Artur Grabowski wrote:
Geoff Steckel <[EMAIL PROTECTED]> writes:
Any argument to experience must be from similar actual implementations
using "threads" and another model, such as multiple processes with
interprocess communications.
Sure. I'll pick up the challenge.
At work we have a server that uses around 4GB RAM and runs on an 4 cpu
machine. It serves millions of tcp connections per hour. sharing the
memory without sharing pointer values is too inefficient since a big
amount of the memory used is a pre-computed cache of most common query
results. The service needs 4x4GB of RAM on the machine to be able to
reload the data efficiently without hitting disk, since hitting the
disk kills performance in critical moments and leads to
inconsistencies between the four machines that run identical instances
of this service.
Therefore:
- fork would not work because cache would not be shared and this
would lead to too big cache miss ratio.
- adding more RAM won't work because it would spend rack real estate
and power and cooling budget which we can't do.

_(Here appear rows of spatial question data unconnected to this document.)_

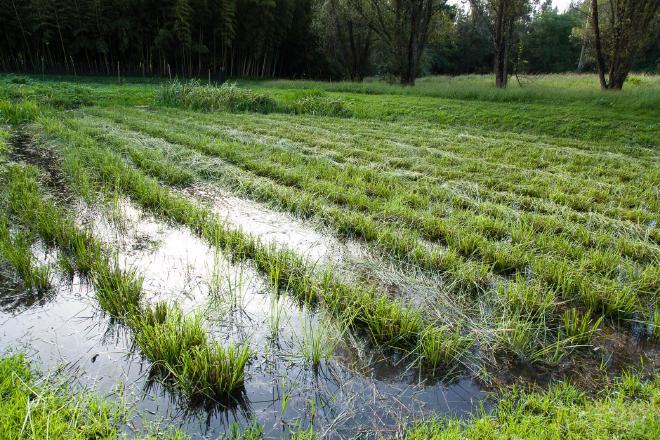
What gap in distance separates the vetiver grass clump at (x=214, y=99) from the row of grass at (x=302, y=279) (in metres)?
7.14

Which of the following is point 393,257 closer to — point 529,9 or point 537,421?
point 537,421

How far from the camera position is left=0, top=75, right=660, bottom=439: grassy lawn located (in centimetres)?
174

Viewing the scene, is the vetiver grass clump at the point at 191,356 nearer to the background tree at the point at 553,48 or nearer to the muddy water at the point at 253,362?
the muddy water at the point at 253,362

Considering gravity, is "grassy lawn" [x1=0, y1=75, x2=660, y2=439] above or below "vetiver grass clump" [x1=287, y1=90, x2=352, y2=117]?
below

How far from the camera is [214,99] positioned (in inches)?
451

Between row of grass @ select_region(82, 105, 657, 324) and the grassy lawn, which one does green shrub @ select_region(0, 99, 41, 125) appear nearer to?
the grassy lawn

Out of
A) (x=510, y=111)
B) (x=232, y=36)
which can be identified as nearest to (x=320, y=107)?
(x=510, y=111)

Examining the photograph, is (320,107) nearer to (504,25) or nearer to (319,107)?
(319,107)

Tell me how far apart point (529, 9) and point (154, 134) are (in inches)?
680

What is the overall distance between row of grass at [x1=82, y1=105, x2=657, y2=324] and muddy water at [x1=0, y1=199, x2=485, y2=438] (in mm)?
995

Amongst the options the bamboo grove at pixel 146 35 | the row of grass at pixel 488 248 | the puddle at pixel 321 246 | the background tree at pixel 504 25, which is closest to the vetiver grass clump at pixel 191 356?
the puddle at pixel 321 246

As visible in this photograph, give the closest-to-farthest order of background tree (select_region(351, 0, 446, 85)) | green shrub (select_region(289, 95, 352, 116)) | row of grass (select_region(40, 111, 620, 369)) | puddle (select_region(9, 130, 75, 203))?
row of grass (select_region(40, 111, 620, 369)) < puddle (select_region(9, 130, 75, 203)) < green shrub (select_region(289, 95, 352, 116)) < background tree (select_region(351, 0, 446, 85))

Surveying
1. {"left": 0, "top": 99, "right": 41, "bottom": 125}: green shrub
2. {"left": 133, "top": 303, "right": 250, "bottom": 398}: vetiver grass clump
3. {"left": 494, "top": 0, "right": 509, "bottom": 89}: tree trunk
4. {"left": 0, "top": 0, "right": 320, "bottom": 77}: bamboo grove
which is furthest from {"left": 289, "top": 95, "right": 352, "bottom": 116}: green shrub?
{"left": 0, "top": 0, "right": 320, "bottom": 77}: bamboo grove

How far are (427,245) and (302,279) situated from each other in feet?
3.49
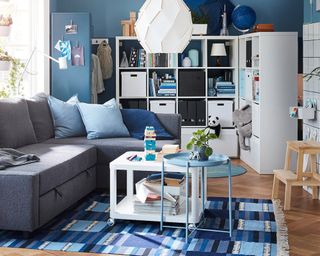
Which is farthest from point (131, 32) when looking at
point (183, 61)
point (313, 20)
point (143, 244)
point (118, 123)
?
point (143, 244)

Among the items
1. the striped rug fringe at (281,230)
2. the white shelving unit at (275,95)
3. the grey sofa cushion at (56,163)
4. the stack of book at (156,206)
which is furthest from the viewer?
the white shelving unit at (275,95)

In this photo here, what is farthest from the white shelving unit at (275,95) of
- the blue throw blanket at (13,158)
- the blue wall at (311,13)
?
the blue throw blanket at (13,158)

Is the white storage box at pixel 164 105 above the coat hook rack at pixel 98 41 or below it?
below

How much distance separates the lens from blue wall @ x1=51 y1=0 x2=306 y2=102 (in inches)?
316

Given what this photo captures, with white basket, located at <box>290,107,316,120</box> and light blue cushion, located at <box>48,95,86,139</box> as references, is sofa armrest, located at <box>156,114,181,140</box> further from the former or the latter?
white basket, located at <box>290,107,316,120</box>

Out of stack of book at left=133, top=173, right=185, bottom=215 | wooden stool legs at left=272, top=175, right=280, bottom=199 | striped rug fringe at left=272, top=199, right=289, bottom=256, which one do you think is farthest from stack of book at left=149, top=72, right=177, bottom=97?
stack of book at left=133, top=173, right=185, bottom=215

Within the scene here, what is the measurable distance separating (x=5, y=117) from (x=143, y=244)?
1845mm

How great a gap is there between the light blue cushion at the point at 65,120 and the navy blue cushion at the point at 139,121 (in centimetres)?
48

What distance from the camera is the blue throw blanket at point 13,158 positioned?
4.22m

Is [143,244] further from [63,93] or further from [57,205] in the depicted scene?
[63,93]

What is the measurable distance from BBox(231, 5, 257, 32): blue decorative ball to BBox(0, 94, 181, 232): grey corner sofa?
7.30 feet

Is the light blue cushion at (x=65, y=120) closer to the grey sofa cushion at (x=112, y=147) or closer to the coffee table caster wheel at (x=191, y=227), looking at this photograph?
the grey sofa cushion at (x=112, y=147)

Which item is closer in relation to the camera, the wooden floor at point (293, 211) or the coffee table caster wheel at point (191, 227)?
the wooden floor at point (293, 211)

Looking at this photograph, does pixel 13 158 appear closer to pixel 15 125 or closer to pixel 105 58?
pixel 15 125
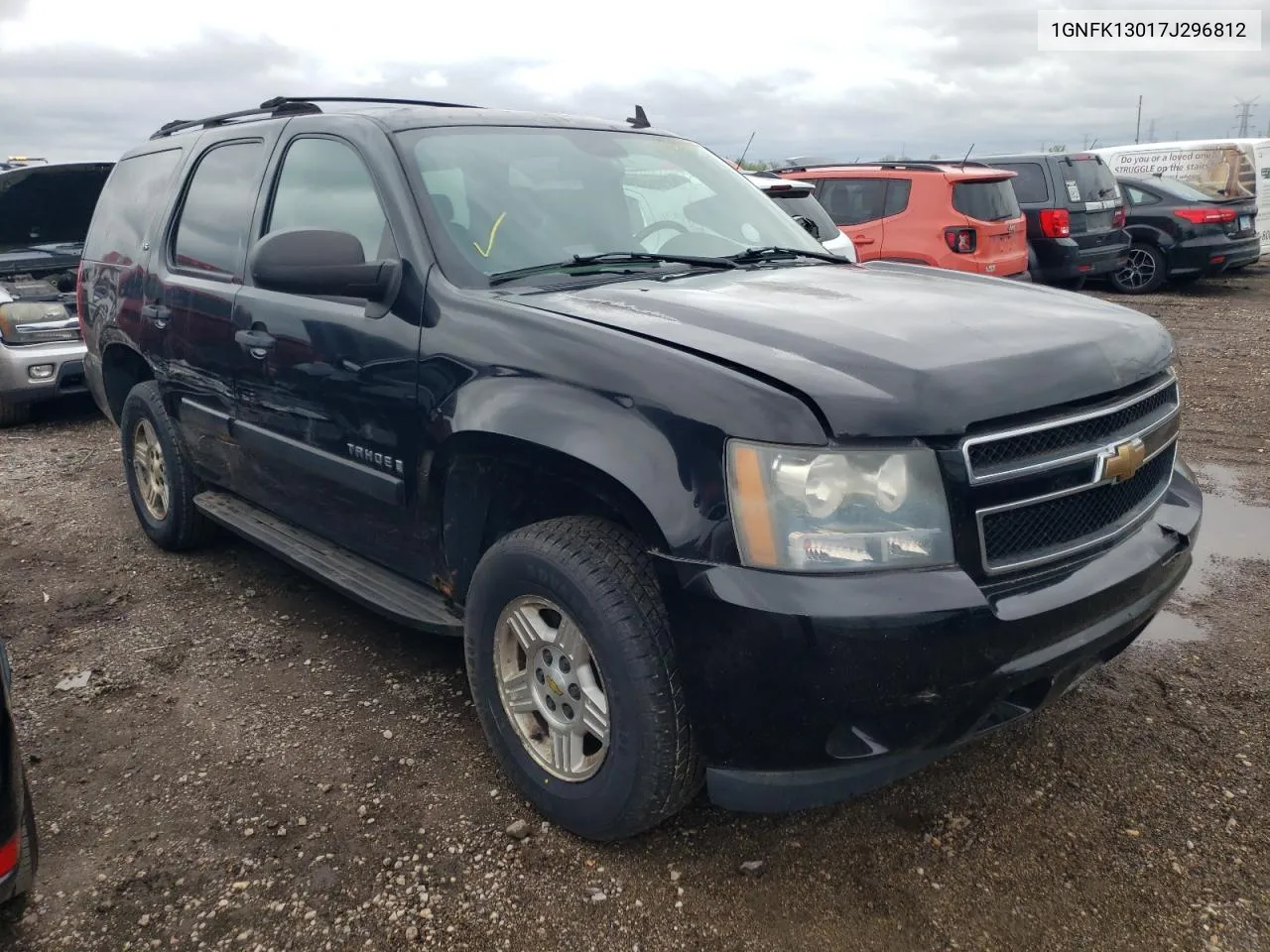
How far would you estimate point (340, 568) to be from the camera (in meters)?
3.41

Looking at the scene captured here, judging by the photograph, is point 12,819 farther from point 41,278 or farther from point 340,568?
point 41,278

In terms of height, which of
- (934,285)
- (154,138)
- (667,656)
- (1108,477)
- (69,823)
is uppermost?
(154,138)

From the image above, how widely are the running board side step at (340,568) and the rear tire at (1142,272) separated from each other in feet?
40.2

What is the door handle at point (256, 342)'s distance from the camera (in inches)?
135

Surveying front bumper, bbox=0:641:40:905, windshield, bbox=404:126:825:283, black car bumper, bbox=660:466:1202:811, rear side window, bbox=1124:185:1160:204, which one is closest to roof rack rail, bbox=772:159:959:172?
rear side window, bbox=1124:185:1160:204

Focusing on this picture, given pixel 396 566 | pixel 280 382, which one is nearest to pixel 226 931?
pixel 396 566

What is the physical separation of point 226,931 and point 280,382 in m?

- adding more machines will not solve the problem for the same reasons
as RAM.
- reducing the data set will not work because we kinda like to make
lots of money, not just a little money.
- partitioning the data does not work good because it causes a too
high cost in performance and memory consumption.
What works is threads. We've had one thread related bug in the past
year.
Art,
It sounds like your application is pretty reasonable. The benefits
of much cash, the restrictions on what hardware can be used, and
your willingness to keep the project under control make a big difference
in the cost-benefit balance.
I can think of one thing that might have made a difference:
it's possible under most unix-style OSs to share memory at a
fixed address
I'm not entirely sure that how much of your database stays in the cache
except possibly some of the root, but I hope you've got the tools
to know that.
Still,
you're pushing the envelope very hard to get as much performance
and you -need- the performance, and even a percent or two of performance
matters
your application is SIMD-like in the large
you've considered the tradeoffs and accept the risk for the benefits
And I infer from what you say:
It sounds like most queries are read-only, so they
do not affect any shared state, therefore locking issues are relatively
few.
It also sounds like the application itself is relatively static
(or at least the query engine is).
The programming team is relatively static due to
large $$$ rewards
I'm assuming that the query engine is well separated in the code
from code which changes due to changes in the data being served
All of this taken together puts this into an area where I'm willing to
agree that threads are an acceptable solution if not a desirable one.
If any of the points above were different (complex state changes,
didn't need 100+%, not read-only, not static code, many hands changing
on the engine code) I'd disagree.
On a very superficial consideration of what you've said,
I suspect I could get a multiprocess solution to come within a few percent
of the threaded one, but you say you need that last few percent. There
are a lot of possible memory architecture issues (4 x 4 GB memory gets
me wondering about its exact physical layout and bus architecture). A form
of pipelined processing might also partition well, but I don't know any
details of what you're doing. Depending very much on the exact situation
offloading the TCP handshaking onto the processors in GBit network cards
---might--- work - there are a lot of possible gotchas but ---if--- the
cards are fast enough and have enough on-card memory, the payoff could be
large.... of course, then the network cards would have all the threads
in them!
Good luck, and thanks for the useful example!
geoff steckel